Concerning the fact that this is an entirely new experience for you and your client, I highly recommend following these five guidelines for a successful online session.
1. Replicate the Training Environment
Make your training location similar to the environment in which they train. The less different things are, the more likely the client will feel at home virtually. To do this, I recommend wearing the same professional clothing you do in a session. If you have a branded banner, place it behind you so the client can see it in the viewfinder. Keep your same equipment handy such as bands, iPad, notepad, so that you can physically take notes demonstrating your attentiveness.
2. Come Prepared
I would suggest programming in advance just as you would the regular session. Email your client the training day in advance, so they know you put the time into thinking about their training beforehand. It is also a great time to field questions and make adjustments so that it’s smooth sailing when the session begins.
3. Eye Contact Is Everything
During a virtual session, your clients will continuously be referencing the screen for advice, cues, and reps. So, it’s crucial that when they look up, you’re there paying attention. Fight the urge to keep your phone handy and scroll through Instagram or Twitter.
This time is their hour, treat it as such. If you do use your phone, communicate why, i.e., “I’m going to use my timer for your rest period.” This way, the client understands that it’s for a specific reason.
4. Test Your Connection
Make sure that your wifi connection is strong. Sitting close to your router makes a big difference in connectivity since many apartment buildings are having bandwidth issues due to the high concentration of individuals working from home.
I also recommend turning wifi off on your phone and having your client do the same. Communicating this in advance will show the client this isn’t your first time training online, further validating the medium.
5. Plan Extra Time
If a typical session starts and ends on the hour, I would recommend beginning 5-10 minutes early and ending the same. This time will allow for troubleshooting and communication issues. Your clients will also appreciate the willingness to stick around to ensure they have a positive experience.
Integrate Virtual Training Into Regular Business
We do our job best when we can physically be one-on-one with the individual. This method is best suited for an environment with the necessary equipment, and this leads me to believe that virtual training will not replace one-on-one for a long time.

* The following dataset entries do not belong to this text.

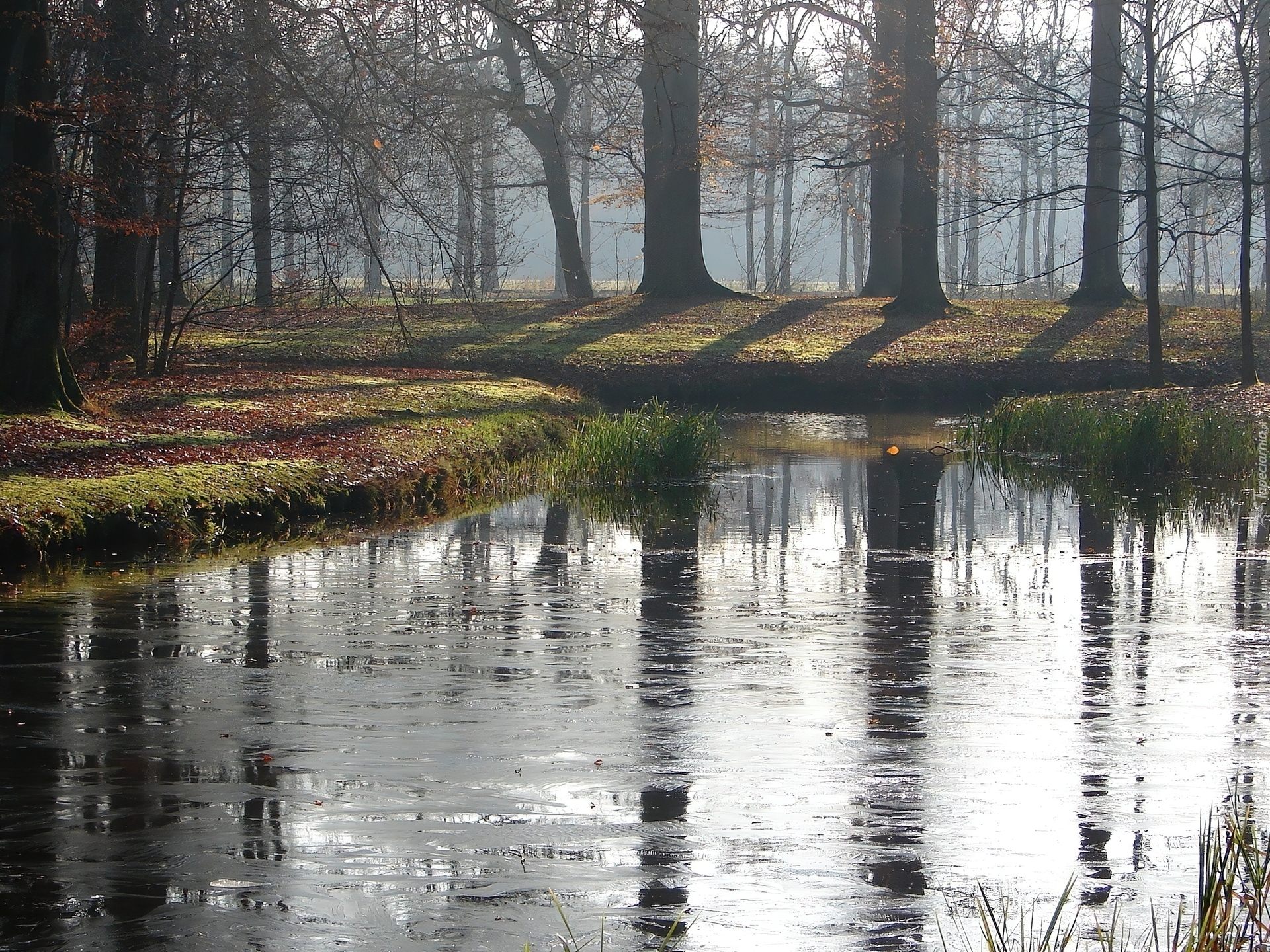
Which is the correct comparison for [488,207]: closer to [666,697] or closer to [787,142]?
[787,142]

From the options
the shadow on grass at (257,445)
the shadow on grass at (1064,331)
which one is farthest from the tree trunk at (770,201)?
the shadow on grass at (257,445)

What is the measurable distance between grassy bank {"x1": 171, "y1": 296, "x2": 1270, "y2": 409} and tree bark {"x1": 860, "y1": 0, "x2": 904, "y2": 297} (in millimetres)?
3391

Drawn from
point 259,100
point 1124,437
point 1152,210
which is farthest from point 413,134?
point 1152,210

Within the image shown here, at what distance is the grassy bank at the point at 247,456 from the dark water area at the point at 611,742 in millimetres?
985

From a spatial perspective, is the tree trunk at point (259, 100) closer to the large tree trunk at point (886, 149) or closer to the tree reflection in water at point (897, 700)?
the tree reflection in water at point (897, 700)

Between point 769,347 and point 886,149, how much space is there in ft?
20.4

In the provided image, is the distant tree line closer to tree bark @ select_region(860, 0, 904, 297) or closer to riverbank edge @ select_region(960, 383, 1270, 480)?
tree bark @ select_region(860, 0, 904, 297)

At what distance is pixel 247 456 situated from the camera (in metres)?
12.6

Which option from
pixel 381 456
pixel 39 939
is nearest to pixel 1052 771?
pixel 39 939

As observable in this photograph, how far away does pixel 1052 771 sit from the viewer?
214 inches

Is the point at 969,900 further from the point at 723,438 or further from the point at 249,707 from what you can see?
the point at 723,438

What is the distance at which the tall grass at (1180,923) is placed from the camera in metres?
3.16

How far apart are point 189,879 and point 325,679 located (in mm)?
2481

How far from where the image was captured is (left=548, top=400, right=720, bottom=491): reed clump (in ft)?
47.1
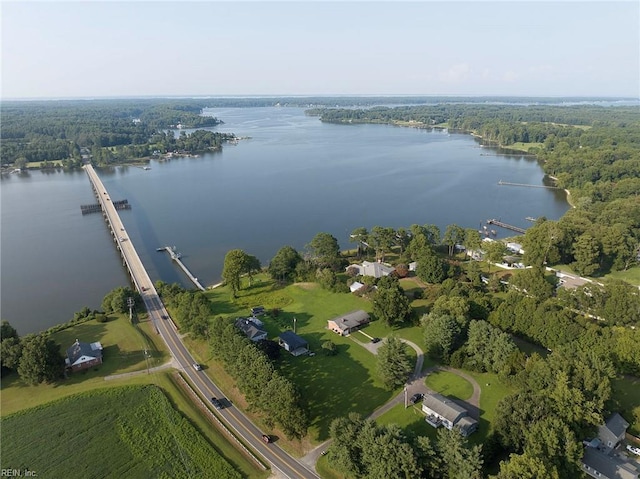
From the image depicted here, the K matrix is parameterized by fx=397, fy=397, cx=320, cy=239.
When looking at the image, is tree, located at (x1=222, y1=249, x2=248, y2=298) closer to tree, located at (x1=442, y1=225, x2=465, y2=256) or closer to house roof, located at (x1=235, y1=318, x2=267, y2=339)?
house roof, located at (x1=235, y1=318, x2=267, y2=339)


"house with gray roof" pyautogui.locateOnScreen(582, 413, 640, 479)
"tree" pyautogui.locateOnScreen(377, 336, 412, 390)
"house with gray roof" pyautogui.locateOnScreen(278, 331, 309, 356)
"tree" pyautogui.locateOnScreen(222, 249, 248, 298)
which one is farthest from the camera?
Answer: "tree" pyautogui.locateOnScreen(222, 249, 248, 298)

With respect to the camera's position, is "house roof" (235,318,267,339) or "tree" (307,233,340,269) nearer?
"house roof" (235,318,267,339)

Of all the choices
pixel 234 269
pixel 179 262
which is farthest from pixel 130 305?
pixel 179 262

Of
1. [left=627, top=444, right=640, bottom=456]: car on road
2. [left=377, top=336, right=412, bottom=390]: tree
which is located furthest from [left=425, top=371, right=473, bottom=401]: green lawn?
[left=627, top=444, right=640, bottom=456]: car on road

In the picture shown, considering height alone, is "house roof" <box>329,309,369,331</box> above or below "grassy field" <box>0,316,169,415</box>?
above

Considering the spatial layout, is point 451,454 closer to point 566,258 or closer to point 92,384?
point 92,384

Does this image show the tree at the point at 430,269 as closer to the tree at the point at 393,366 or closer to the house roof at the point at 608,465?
the tree at the point at 393,366
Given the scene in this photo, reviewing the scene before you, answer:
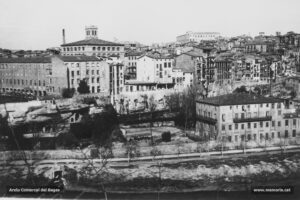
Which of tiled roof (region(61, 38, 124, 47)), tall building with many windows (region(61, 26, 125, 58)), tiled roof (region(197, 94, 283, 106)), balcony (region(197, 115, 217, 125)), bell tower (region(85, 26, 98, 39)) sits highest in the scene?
bell tower (region(85, 26, 98, 39))

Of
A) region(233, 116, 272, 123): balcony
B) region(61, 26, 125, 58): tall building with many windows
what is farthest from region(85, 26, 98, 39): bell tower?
region(233, 116, 272, 123): balcony

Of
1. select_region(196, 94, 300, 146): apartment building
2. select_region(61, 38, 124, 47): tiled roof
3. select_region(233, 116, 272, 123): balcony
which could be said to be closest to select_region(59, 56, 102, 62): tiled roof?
select_region(61, 38, 124, 47): tiled roof

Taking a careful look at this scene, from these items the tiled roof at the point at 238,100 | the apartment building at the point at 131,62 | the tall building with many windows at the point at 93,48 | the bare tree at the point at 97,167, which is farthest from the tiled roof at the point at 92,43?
the tiled roof at the point at 238,100

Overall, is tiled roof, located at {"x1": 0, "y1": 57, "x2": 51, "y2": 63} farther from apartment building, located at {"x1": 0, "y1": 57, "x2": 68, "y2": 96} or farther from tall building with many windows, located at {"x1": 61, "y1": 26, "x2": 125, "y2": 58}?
tall building with many windows, located at {"x1": 61, "y1": 26, "x2": 125, "y2": 58}

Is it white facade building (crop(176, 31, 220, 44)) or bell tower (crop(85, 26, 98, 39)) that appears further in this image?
white facade building (crop(176, 31, 220, 44))

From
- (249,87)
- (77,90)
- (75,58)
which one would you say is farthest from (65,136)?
(249,87)

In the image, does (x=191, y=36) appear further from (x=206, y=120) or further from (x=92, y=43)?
(x=206, y=120)

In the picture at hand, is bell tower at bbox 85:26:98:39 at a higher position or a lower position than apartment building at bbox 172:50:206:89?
higher

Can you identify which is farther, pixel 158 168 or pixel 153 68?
pixel 153 68

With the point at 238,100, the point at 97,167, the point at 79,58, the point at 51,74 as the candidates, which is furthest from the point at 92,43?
the point at 238,100

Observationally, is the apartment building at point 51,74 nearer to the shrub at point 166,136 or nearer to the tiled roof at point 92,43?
the tiled roof at point 92,43
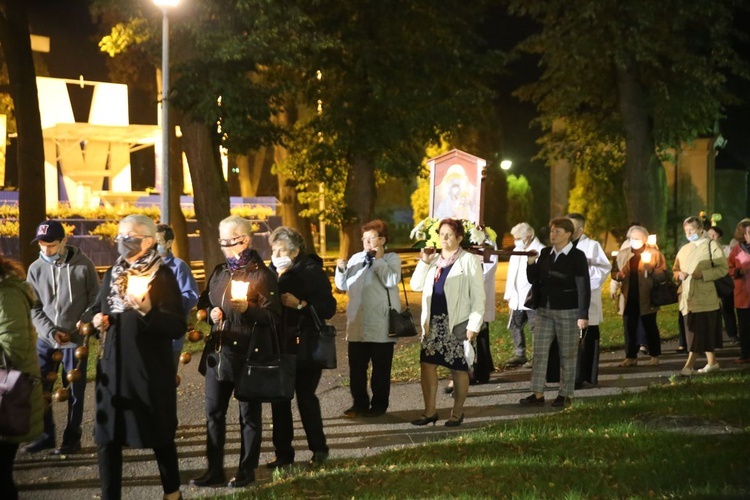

However, for clients that travel frequently, virtual training can be the x-factor in their habit management. Bringing clients up to speed now will strengthen your business for when they cannot physically get to the gym. This virtual training also frees our time up as trainers. Imagine you go to Bali, and while you’re there, you can train clients virtually, keeping them on routine and putting income in your pocket.
For decades, trainers on vacation have earned no income. A session not performed is an hour’s worth of revenue lost. Virtual training has the potential to diversify our income and draw in a remote clientele with which we otherwise wouldn’t have access.
There’s no better time than now to offer a client a complimentary virtual training session and jumpstart their return to the gym.